* PROBLEM TO SOLVE *
Extract every line of text from the material below word for word, leaving out the pictures.

* Scene-based reasoning records *
_____

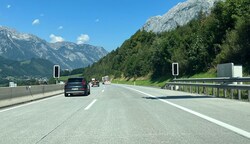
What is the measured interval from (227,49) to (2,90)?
33160mm

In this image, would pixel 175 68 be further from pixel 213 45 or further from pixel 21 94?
pixel 21 94

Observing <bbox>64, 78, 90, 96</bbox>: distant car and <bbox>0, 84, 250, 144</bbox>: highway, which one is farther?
<bbox>64, 78, 90, 96</bbox>: distant car

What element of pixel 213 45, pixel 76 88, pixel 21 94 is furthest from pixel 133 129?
pixel 213 45

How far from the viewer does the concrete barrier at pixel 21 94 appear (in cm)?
1906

_____

* OUTPUT OF THE EXERCISE *
What is the measured interval from (227,49) to (2,90)?
33160mm

In this image, would pixel 175 68 be further from pixel 213 45 or further from pixel 21 94?
pixel 21 94

Observing <bbox>64, 78, 90, 96</bbox>: distant car and <bbox>0, 84, 250, 144</bbox>: highway, which one is farther?
<bbox>64, 78, 90, 96</bbox>: distant car

What element of pixel 213 45, pixel 76 88, pixel 21 94 is furthest from pixel 133 129?
pixel 213 45

How far from the viewer does the concrete barrier at pixel 21 94 appear (in cm)?
1906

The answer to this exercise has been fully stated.